Charleston and Columbia schools defied SC law to require masks. What will Horry do?
After Charleston County and Richland 1 school districts set the precedent by requiring masks and defying the state law to prohibit them, Horry County Schools (HCS) has a choice to make.
Masks won’t be required in schools despite rising coronavirus cases and updated guidance from the S.C. Department of Health and Environmental Control (DHEC), district spokesperson Lisa Bourcier told The Sun News.
Under a proviso attached to the state budget by the General Assembly, school districts are barred from mandating masks in schools. HCS has encouraged them, but staff and students aren’t required to cover their faces. At a special board meeting Friday, DHEC’s board urged its director to contact lawmakers to alter the one-year law prohibiting mask requirements.
Richland 1 school board, based in Columbia, voted unanimously Wednesday to require masks in schools, and acknowledged the decision came with a risk. Schools that defy the one-year law known as a proviso could face losing funding. Richland 1 followed in the steps of the Charleston County School District, which voted 8-1 Monday to require masks for everyone in school buildings.
HCS’s latest remarks come as COVID-19 cases are rising in the county and within the school district itself.
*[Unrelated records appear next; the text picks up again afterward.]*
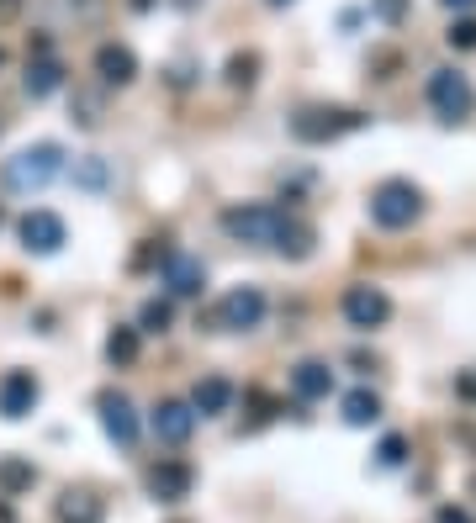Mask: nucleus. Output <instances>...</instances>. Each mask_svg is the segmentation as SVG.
<instances>
[{"label": "nucleus", "instance_id": "bb28decb", "mask_svg": "<svg viewBox=\"0 0 476 523\" xmlns=\"http://www.w3.org/2000/svg\"><path fill=\"white\" fill-rule=\"evenodd\" d=\"M402 460H408V439H402V434H387L376 444V465H387V471H392V465H402Z\"/></svg>", "mask_w": 476, "mask_h": 523}, {"label": "nucleus", "instance_id": "ddd939ff", "mask_svg": "<svg viewBox=\"0 0 476 523\" xmlns=\"http://www.w3.org/2000/svg\"><path fill=\"white\" fill-rule=\"evenodd\" d=\"M191 487H196V476H191L186 460H159V465H149V492H154L159 502L191 497Z\"/></svg>", "mask_w": 476, "mask_h": 523}, {"label": "nucleus", "instance_id": "a211bd4d", "mask_svg": "<svg viewBox=\"0 0 476 523\" xmlns=\"http://www.w3.org/2000/svg\"><path fill=\"white\" fill-rule=\"evenodd\" d=\"M22 85H27V96H32V101H43V96H53V90L64 85V64H59V59H32Z\"/></svg>", "mask_w": 476, "mask_h": 523}, {"label": "nucleus", "instance_id": "7c9ffc66", "mask_svg": "<svg viewBox=\"0 0 476 523\" xmlns=\"http://www.w3.org/2000/svg\"><path fill=\"white\" fill-rule=\"evenodd\" d=\"M402 59H397V53H376V59H371V69H376V80H392V69H397Z\"/></svg>", "mask_w": 476, "mask_h": 523}, {"label": "nucleus", "instance_id": "ea45409f", "mask_svg": "<svg viewBox=\"0 0 476 523\" xmlns=\"http://www.w3.org/2000/svg\"><path fill=\"white\" fill-rule=\"evenodd\" d=\"M0 222H6V212H0Z\"/></svg>", "mask_w": 476, "mask_h": 523}, {"label": "nucleus", "instance_id": "f03ea898", "mask_svg": "<svg viewBox=\"0 0 476 523\" xmlns=\"http://www.w3.org/2000/svg\"><path fill=\"white\" fill-rule=\"evenodd\" d=\"M59 175H64V148L59 143H32L6 164V180L16 191H43V185H53Z\"/></svg>", "mask_w": 476, "mask_h": 523}, {"label": "nucleus", "instance_id": "6e6552de", "mask_svg": "<svg viewBox=\"0 0 476 523\" xmlns=\"http://www.w3.org/2000/svg\"><path fill=\"white\" fill-rule=\"evenodd\" d=\"M96 413H101L106 439L122 444V450H133V444H138V413H133V402H127L122 391H101V397H96Z\"/></svg>", "mask_w": 476, "mask_h": 523}, {"label": "nucleus", "instance_id": "4c0bfd02", "mask_svg": "<svg viewBox=\"0 0 476 523\" xmlns=\"http://www.w3.org/2000/svg\"><path fill=\"white\" fill-rule=\"evenodd\" d=\"M0 64H6V48H0Z\"/></svg>", "mask_w": 476, "mask_h": 523}, {"label": "nucleus", "instance_id": "c9c22d12", "mask_svg": "<svg viewBox=\"0 0 476 523\" xmlns=\"http://www.w3.org/2000/svg\"><path fill=\"white\" fill-rule=\"evenodd\" d=\"M154 6V0H133V11H149Z\"/></svg>", "mask_w": 476, "mask_h": 523}, {"label": "nucleus", "instance_id": "393cba45", "mask_svg": "<svg viewBox=\"0 0 476 523\" xmlns=\"http://www.w3.org/2000/svg\"><path fill=\"white\" fill-rule=\"evenodd\" d=\"M260 80V53H233L228 59V85H254Z\"/></svg>", "mask_w": 476, "mask_h": 523}, {"label": "nucleus", "instance_id": "2f4dec72", "mask_svg": "<svg viewBox=\"0 0 476 523\" xmlns=\"http://www.w3.org/2000/svg\"><path fill=\"white\" fill-rule=\"evenodd\" d=\"M434 523H476V518H471L466 508H455V502H450V508H439V513H434Z\"/></svg>", "mask_w": 476, "mask_h": 523}, {"label": "nucleus", "instance_id": "20e7f679", "mask_svg": "<svg viewBox=\"0 0 476 523\" xmlns=\"http://www.w3.org/2000/svg\"><path fill=\"white\" fill-rule=\"evenodd\" d=\"M281 207H270V201H244V207H228L223 212V233L238 238V244H270L281 228Z\"/></svg>", "mask_w": 476, "mask_h": 523}, {"label": "nucleus", "instance_id": "423d86ee", "mask_svg": "<svg viewBox=\"0 0 476 523\" xmlns=\"http://www.w3.org/2000/svg\"><path fill=\"white\" fill-rule=\"evenodd\" d=\"M365 117L360 111H328V106H313V111H297L291 117V133H297L302 143H334L344 133H355Z\"/></svg>", "mask_w": 476, "mask_h": 523}, {"label": "nucleus", "instance_id": "58836bf2", "mask_svg": "<svg viewBox=\"0 0 476 523\" xmlns=\"http://www.w3.org/2000/svg\"><path fill=\"white\" fill-rule=\"evenodd\" d=\"M270 6H286V0H270Z\"/></svg>", "mask_w": 476, "mask_h": 523}, {"label": "nucleus", "instance_id": "dca6fc26", "mask_svg": "<svg viewBox=\"0 0 476 523\" xmlns=\"http://www.w3.org/2000/svg\"><path fill=\"white\" fill-rule=\"evenodd\" d=\"M291 386H297L302 402H318V397L334 391V370H328L323 360H302L297 370H291Z\"/></svg>", "mask_w": 476, "mask_h": 523}, {"label": "nucleus", "instance_id": "5701e85b", "mask_svg": "<svg viewBox=\"0 0 476 523\" xmlns=\"http://www.w3.org/2000/svg\"><path fill=\"white\" fill-rule=\"evenodd\" d=\"M75 185L80 191H106V159H96V154H85V159H75Z\"/></svg>", "mask_w": 476, "mask_h": 523}, {"label": "nucleus", "instance_id": "f8f14e48", "mask_svg": "<svg viewBox=\"0 0 476 523\" xmlns=\"http://www.w3.org/2000/svg\"><path fill=\"white\" fill-rule=\"evenodd\" d=\"M149 428L164 439V444H186L196 434V407L191 402H159L149 413Z\"/></svg>", "mask_w": 476, "mask_h": 523}, {"label": "nucleus", "instance_id": "0eeeda50", "mask_svg": "<svg viewBox=\"0 0 476 523\" xmlns=\"http://www.w3.org/2000/svg\"><path fill=\"white\" fill-rule=\"evenodd\" d=\"M392 317V302H387V291L381 286H350L344 291V323L350 328H360V333H371V328H381Z\"/></svg>", "mask_w": 476, "mask_h": 523}, {"label": "nucleus", "instance_id": "6ab92c4d", "mask_svg": "<svg viewBox=\"0 0 476 523\" xmlns=\"http://www.w3.org/2000/svg\"><path fill=\"white\" fill-rule=\"evenodd\" d=\"M38 481V465L22 460V455H0V497H16Z\"/></svg>", "mask_w": 476, "mask_h": 523}, {"label": "nucleus", "instance_id": "4468645a", "mask_svg": "<svg viewBox=\"0 0 476 523\" xmlns=\"http://www.w3.org/2000/svg\"><path fill=\"white\" fill-rule=\"evenodd\" d=\"M96 74H101V85H133V80H138V59H133V48H122V43H101V48H96Z\"/></svg>", "mask_w": 476, "mask_h": 523}, {"label": "nucleus", "instance_id": "4be33fe9", "mask_svg": "<svg viewBox=\"0 0 476 523\" xmlns=\"http://www.w3.org/2000/svg\"><path fill=\"white\" fill-rule=\"evenodd\" d=\"M106 360L133 365L138 360V328H112V333H106Z\"/></svg>", "mask_w": 476, "mask_h": 523}, {"label": "nucleus", "instance_id": "c756f323", "mask_svg": "<svg viewBox=\"0 0 476 523\" xmlns=\"http://www.w3.org/2000/svg\"><path fill=\"white\" fill-rule=\"evenodd\" d=\"M455 397H461V402H476V365H471V370H455Z\"/></svg>", "mask_w": 476, "mask_h": 523}, {"label": "nucleus", "instance_id": "7ed1b4c3", "mask_svg": "<svg viewBox=\"0 0 476 523\" xmlns=\"http://www.w3.org/2000/svg\"><path fill=\"white\" fill-rule=\"evenodd\" d=\"M429 106H434L445 122H466L471 111H476V85H471V74H461V69H434V74H429Z\"/></svg>", "mask_w": 476, "mask_h": 523}, {"label": "nucleus", "instance_id": "473e14b6", "mask_svg": "<svg viewBox=\"0 0 476 523\" xmlns=\"http://www.w3.org/2000/svg\"><path fill=\"white\" fill-rule=\"evenodd\" d=\"M439 6H450V11H461V16H466V11L476 6V0H439Z\"/></svg>", "mask_w": 476, "mask_h": 523}, {"label": "nucleus", "instance_id": "72a5a7b5", "mask_svg": "<svg viewBox=\"0 0 476 523\" xmlns=\"http://www.w3.org/2000/svg\"><path fill=\"white\" fill-rule=\"evenodd\" d=\"M16 6H22V0H0V22H6V16H16Z\"/></svg>", "mask_w": 476, "mask_h": 523}, {"label": "nucleus", "instance_id": "f257e3e1", "mask_svg": "<svg viewBox=\"0 0 476 523\" xmlns=\"http://www.w3.org/2000/svg\"><path fill=\"white\" fill-rule=\"evenodd\" d=\"M418 212H424V196H418V185L413 180H381L376 191H371V222L376 228H413Z\"/></svg>", "mask_w": 476, "mask_h": 523}, {"label": "nucleus", "instance_id": "9d476101", "mask_svg": "<svg viewBox=\"0 0 476 523\" xmlns=\"http://www.w3.org/2000/svg\"><path fill=\"white\" fill-rule=\"evenodd\" d=\"M38 397H43V386L32 370H6V376H0V418L22 423L32 407H38Z\"/></svg>", "mask_w": 476, "mask_h": 523}, {"label": "nucleus", "instance_id": "1a4fd4ad", "mask_svg": "<svg viewBox=\"0 0 476 523\" xmlns=\"http://www.w3.org/2000/svg\"><path fill=\"white\" fill-rule=\"evenodd\" d=\"M16 233H22V249H27V254H59L64 238H69V233H64V217H59V212H43V207L16 222Z\"/></svg>", "mask_w": 476, "mask_h": 523}, {"label": "nucleus", "instance_id": "412c9836", "mask_svg": "<svg viewBox=\"0 0 476 523\" xmlns=\"http://www.w3.org/2000/svg\"><path fill=\"white\" fill-rule=\"evenodd\" d=\"M339 407H344V423H350V428H371V423L381 418V397H376V391H365V386L350 391Z\"/></svg>", "mask_w": 476, "mask_h": 523}, {"label": "nucleus", "instance_id": "b1692460", "mask_svg": "<svg viewBox=\"0 0 476 523\" xmlns=\"http://www.w3.org/2000/svg\"><path fill=\"white\" fill-rule=\"evenodd\" d=\"M170 317H175V307L164 302V296H154V302H143V312H138V333H164Z\"/></svg>", "mask_w": 476, "mask_h": 523}, {"label": "nucleus", "instance_id": "39448f33", "mask_svg": "<svg viewBox=\"0 0 476 523\" xmlns=\"http://www.w3.org/2000/svg\"><path fill=\"white\" fill-rule=\"evenodd\" d=\"M212 323L223 328V333H249V328H260V323H265V291H260V286H233L223 302H217Z\"/></svg>", "mask_w": 476, "mask_h": 523}, {"label": "nucleus", "instance_id": "c85d7f7f", "mask_svg": "<svg viewBox=\"0 0 476 523\" xmlns=\"http://www.w3.org/2000/svg\"><path fill=\"white\" fill-rule=\"evenodd\" d=\"M75 122H80V127H101V101H96V96H80V101H75Z\"/></svg>", "mask_w": 476, "mask_h": 523}, {"label": "nucleus", "instance_id": "2eb2a0df", "mask_svg": "<svg viewBox=\"0 0 476 523\" xmlns=\"http://www.w3.org/2000/svg\"><path fill=\"white\" fill-rule=\"evenodd\" d=\"M313 244H318V233H313V222H302V217H281V228H276V238H270V249L276 254H286V259H307L313 254Z\"/></svg>", "mask_w": 476, "mask_h": 523}, {"label": "nucleus", "instance_id": "9b49d317", "mask_svg": "<svg viewBox=\"0 0 476 523\" xmlns=\"http://www.w3.org/2000/svg\"><path fill=\"white\" fill-rule=\"evenodd\" d=\"M159 270H164V286H170L175 296H201V286H207V270H201V259L180 254V249H164Z\"/></svg>", "mask_w": 476, "mask_h": 523}, {"label": "nucleus", "instance_id": "e433bc0d", "mask_svg": "<svg viewBox=\"0 0 476 523\" xmlns=\"http://www.w3.org/2000/svg\"><path fill=\"white\" fill-rule=\"evenodd\" d=\"M0 523H11V508H6V502H0Z\"/></svg>", "mask_w": 476, "mask_h": 523}, {"label": "nucleus", "instance_id": "a878e982", "mask_svg": "<svg viewBox=\"0 0 476 523\" xmlns=\"http://www.w3.org/2000/svg\"><path fill=\"white\" fill-rule=\"evenodd\" d=\"M445 43L461 48V53H471V48H476V16H455L450 32H445Z\"/></svg>", "mask_w": 476, "mask_h": 523}, {"label": "nucleus", "instance_id": "cd10ccee", "mask_svg": "<svg viewBox=\"0 0 476 523\" xmlns=\"http://www.w3.org/2000/svg\"><path fill=\"white\" fill-rule=\"evenodd\" d=\"M371 11H376L381 22H387V27H397L402 16H408V0H371Z\"/></svg>", "mask_w": 476, "mask_h": 523}, {"label": "nucleus", "instance_id": "f704fd0d", "mask_svg": "<svg viewBox=\"0 0 476 523\" xmlns=\"http://www.w3.org/2000/svg\"><path fill=\"white\" fill-rule=\"evenodd\" d=\"M69 6H75V11H96L101 0H69Z\"/></svg>", "mask_w": 476, "mask_h": 523}, {"label": "nucleus", "instance_id": "aec40b11", "mask_svg": "<svg viewBox=\"0 0 476 523\" xmlns=\"http://www.w3.org/2000/svg\"><path fill=\"white\" fill-rule=\"evenodd\" d=\"M59 518L64 523H101L106 518V502L90 497V492H64L59 497Z\"/></svg>", "mask_w": 476, "mask_h": 523}, {"label": "nucleus", "instance_id": "f3484780", "mask_svg": "<svg viewBox=\"0 0 476 523\" xmlns=\"http://www.w3.org/2000/svg\"><path fill=\"white\" fill-rule=\"evenodd\" d=\"M191 407H196V418H217V413H228V407H233V386H228L223 376L196 381V391H191Z\"/></svg>", "mask_w": 476, "mask_h": 523}]
</instances>
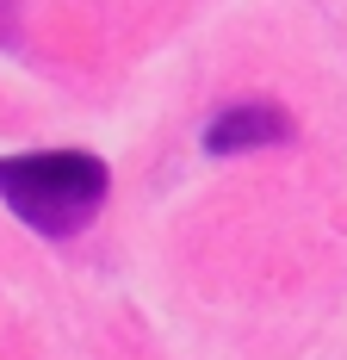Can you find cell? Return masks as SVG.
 <instances>
[{
	"mask_svg": "<svg viewBox=\"0 0 347 360\" xmlns=\"http://www.w3.org/2000/svg\"><path fill=\"white\" fill-rule=\"evenodd\" d=\"M112 193V174L93 149H32L0 155V199L37 236H74Z\"/></svg>",
	"mask_w": 347,
	"mask_h": 360,
	"instance_id": "6da1fadb",
	"label": "cell"
},
{
	"mask_svg": "<svg viewBox=\"0 0 347 360\" xmlns=\"http://www.w3.org/2000/svg\"><path fill=\"white\" fill-rule=\"evenodd\" d=\"M13 32H19V19H13V0H0V44H13Z\"/></svg>",
	"mask_w": 347,
	"mask_h": 360,
	"instance_id": "3957f363",
	"label": "cell"
},
{
	"mask_svg": "<svg viewBox=\"0 0 347 360\" xmlns=\"http://www.w3.org/2000/svg\"><path fill=\"white\" fill-rule=\"evenodd\" d=\"M273 143H292V118L279 100H236L205 124L211 155H248V149H273Z\"/></svg>",
	"mask_w": 347,
	"mask_h": 360,
	"instance_id": "7a4b0ae2",
	"label": "cell"
}]
</instances>
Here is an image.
As of Thursday afternoon, the latest numbers available show more than 150 students have contracted the virus, only three days after the start of in-person classes.
School board chair Ken Richardson wouldn’t answer questions from The Sun News, and referred a reporter to Bourcier.
The district didn’t track cases over the summer, and the dashboard was resurrected with the start of classes, so it’s likely many of those students didn’t catch the virus at school, but it raises the question of how many students and staff members were exposed if those infected were in school buildings where masks were optional.
Along with the students who are COVID-positive, 27 staff members have the virus, and 52 are in quarantine, according to HCS data.
The district conducts contact tracing after a case is reported, and uses factors such as distance from an infected person and time of exposure to determine who needs to quarantine to avoid spreading the virus further.
Aside from some protocols like disinfecting commonly-touched surfaces and encouraging social distancing, this school year looks much like pre-pandemic years. The district offers a fully virtual option, but the deadline to enroll in online classes passed in April. Around 1,600 students across the district are enrolled in virtual school. Despite the high coronavirus spread, parents aren’t allowed to switch their child’s option.